Born in Aley, Mount Lebanon, in 1928, Aref El Rayess was a curious, cosmopolitan individual with a prolific and versatile artistic output. Beginning to paint alongside his mother at the age of eleven, El Rayess eventually relocated to Paris to study art in 1950, where he attended the studios of Fernand Léger, André Lhote, and l’Académie de la Grande Chaumière and would befriend artistic contemporary Saloua Raouda Choucair (lot 5). Between 1954 and 1956, he travelled to West Africa, a period which had a profound influence on his works of this period, with Western African folkloric and mystical themes becoming recurring motifs. From 1957 to 1960, El Rayess worked between Lebanon, Florence, and Rome whilst studying Phoenician, Assyrian, Sumerian, and Pharaonic art, during which t.mes his interest in the ancient Semitic art forms would begin to manifest in his oeuvre, otherwise known as his ‘Sand Period.’ Artistic creation for El Rayess was a vital means to present his ideas around humanity, identity, and nature, and to act as a commentary and a critical reflection upon the many places in which he lived and worked. Andrée Sfeir-Semler writes:
“Wherever Aref El Rayess went, he would drink in the culture and ‘spirit’ of the t.mes and place like a sponge, ingesting it, and making it his own. He would produce paintings with his distinct handwriting, which would nevertheless express the zeitgeist of that society, and the specificities of the art scene of that period and location. He was a traveler, an independent brain, breathing freedom into every work he produced.”

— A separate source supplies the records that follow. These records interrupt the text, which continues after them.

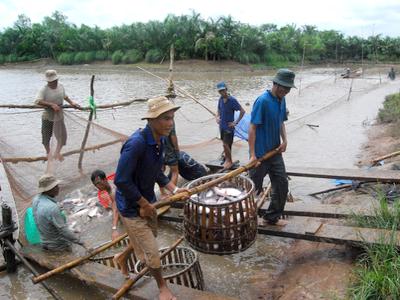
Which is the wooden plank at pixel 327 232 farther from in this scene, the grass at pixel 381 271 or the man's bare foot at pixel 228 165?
the man's bare foot at pixel 228 165

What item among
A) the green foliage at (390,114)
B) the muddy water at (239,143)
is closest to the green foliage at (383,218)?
the muddy water at (239,143)

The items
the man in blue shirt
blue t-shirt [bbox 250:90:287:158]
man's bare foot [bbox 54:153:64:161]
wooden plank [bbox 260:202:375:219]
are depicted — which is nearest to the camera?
blue t-shirt [bbox 250:90:287:158]

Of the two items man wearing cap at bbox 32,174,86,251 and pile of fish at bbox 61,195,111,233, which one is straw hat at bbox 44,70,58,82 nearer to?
pile of fish at bbox 61,195,111,233

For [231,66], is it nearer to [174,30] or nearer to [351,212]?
[174,30]

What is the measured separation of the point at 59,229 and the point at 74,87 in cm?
2353

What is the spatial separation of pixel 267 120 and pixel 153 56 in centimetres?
3989

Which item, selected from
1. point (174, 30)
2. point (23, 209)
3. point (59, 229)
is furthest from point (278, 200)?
point (174, 30)

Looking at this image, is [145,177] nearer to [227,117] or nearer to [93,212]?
[93,212]

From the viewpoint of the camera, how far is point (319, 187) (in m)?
6.96

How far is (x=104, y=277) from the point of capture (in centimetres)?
379

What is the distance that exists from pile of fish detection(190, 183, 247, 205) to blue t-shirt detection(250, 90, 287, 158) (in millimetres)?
477

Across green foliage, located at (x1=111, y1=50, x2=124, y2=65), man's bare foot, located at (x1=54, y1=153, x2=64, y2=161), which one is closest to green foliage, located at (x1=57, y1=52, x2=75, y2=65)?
green foliage, located at (x1=111, y1=50, x2=124, y2=65)

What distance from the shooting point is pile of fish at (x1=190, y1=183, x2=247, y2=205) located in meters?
3.81

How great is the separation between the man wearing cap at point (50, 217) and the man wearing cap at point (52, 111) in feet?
7.47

Returning to Lebanon in 1966, the year preceding the creation of the present work, El Rayess was instrumental in developing the Lebanese arts and gallery scene, one notable connection being his mentorship to Helen Khal (lot 8) who was co-founder of Gallery One, Lebanon’s first permanent art gallery. The artist spent 1967 between Beirut and Leeds, UK, on the invitation of Tony Johnson, a collects or who had commissioned two sculptural works for the park on his estate. Though El Rayess’ works became palpably political from the late 1960s, the present work sits at the cusp of those and his abstract, non-figurative works from the mid-1960s. Distinctive of this mid-century style and marking one of El Rayess’ earliest works to appear at auction, Untitled (1967) demonstrates a preoccupation with surface and the fluidity of paint; rendered in a wash of deep red hues, El Rayess’ apocalyptic composition is ominous and forthcoming. Much like the paintings of Max Ernst, which respond to the horrors of war, El Rayess’ works of this period are conscious of the conflict that was plaguing the Arab region, and bear the memories of his prior travels to West Africa during which t.mes he explored notions of injustice, the human psyche, and man’s propensity for destruction.

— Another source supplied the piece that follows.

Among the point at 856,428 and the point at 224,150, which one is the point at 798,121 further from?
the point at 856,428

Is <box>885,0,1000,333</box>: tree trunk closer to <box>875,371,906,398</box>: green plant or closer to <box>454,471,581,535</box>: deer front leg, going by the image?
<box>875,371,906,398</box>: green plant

As an artist who has evaded rigid classification, El Rayess has constructed an oeuvre with a visual vocabulary uniquely able to traverse periods and movements with his manipulation of figuration, expressionism, and abstraction across a range of media. As in the words of Catherine David, “In all its paradoxes and singularity, with flashing breakthroughs and dim impasses, the oeuvre of Aref El Rayess is an exemplary, uncompromising, modern journey” (Catherine David, ‘Aref el Rayess,’ in ibid., p. 11). El Rayess has exhibited extensively internationally, including with a series of works at the 60th Venice Biennale in 2024. His expansive and dynamic oeuvre has crystallised his significant role in the history of modern Lebanese art.